Trying to operate, both businesses has pushed him to the edge.
At the point, he is prepared to lose a few million dollars if it means getting some
normalcy back in his life.
With this business, a buyer is presented with the opportunity to acquire a business
that is fully optimized for the next owner and already on the path to turning around.
Less than a year ago, this business was earning $1.5 million in trailing 12 months' profit.
The seller believes it is ready for $60,000 to $80,000 in profit each month.
with the current strategy. This business requires a small production facility for producing the
apparel and stickers. The seller currently operates out of a 4,000 square foot facility, but he says it
could be easily done in a 2,000 foot one with higher ceilings. A new owner could take over the facility
in Arizona or move it into their own. He employs two full people full time and adds part-time help
when they are busy. The sale is important because the seller cannot look at this business any longer.
It's like he was in a car crash with it and he cannot stand the thought of going
back to the scene of the accident. However, a new owner would not have his debt burden and would benefit
from all of the positive changes he has made with the business. We are looking for cash buyers who want to
close quickly, listed by your advisor at Quietlight, Brad Wayland. Yeah, what do you think?

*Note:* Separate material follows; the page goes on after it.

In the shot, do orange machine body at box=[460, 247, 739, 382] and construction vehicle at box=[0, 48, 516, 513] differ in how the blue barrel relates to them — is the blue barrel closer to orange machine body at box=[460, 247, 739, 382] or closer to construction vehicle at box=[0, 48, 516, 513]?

Oh, boy. You know, this is, I think, what some of us talk about sometimes online is people try to
buy small businesses. Now, first of all, this is someone who thought they're running another business
and they thought they could kind of do this on the side. So it sounds almost like somebody who,
thought it was going to be a little more passive and it really isn't. And they ran into trouble
and had to really jump in there and kind of rebuild whatever was not working. They said it's
on the path to being turned around, which means to me it has not fully stabilized. But this,
buyer who just recently bought it, not even a year ago, once out. And they want to, you know,
they're implying that they're selling at a discount.
Now, it's a good multiple, but if the trend is truly still going down, it's hard to value a company while that's happening.
So, you know, that's the income at that moment in time, but is it still shrinking?
Yeah.
You know, a lot is going on here.
And obviously, a seller is at least being honest about why they're selling.
Yeah.
This is super duper honest.
And I think that's why this got thrown around as an example in social media.
how things can go horribly wrong in business.
And there's a lot of ways they can go wrong.
So I'm thinking back over the 400 deals we've done.
I'm almost wondering if we looked at this deal.
Like, because I remember seeing like something like this.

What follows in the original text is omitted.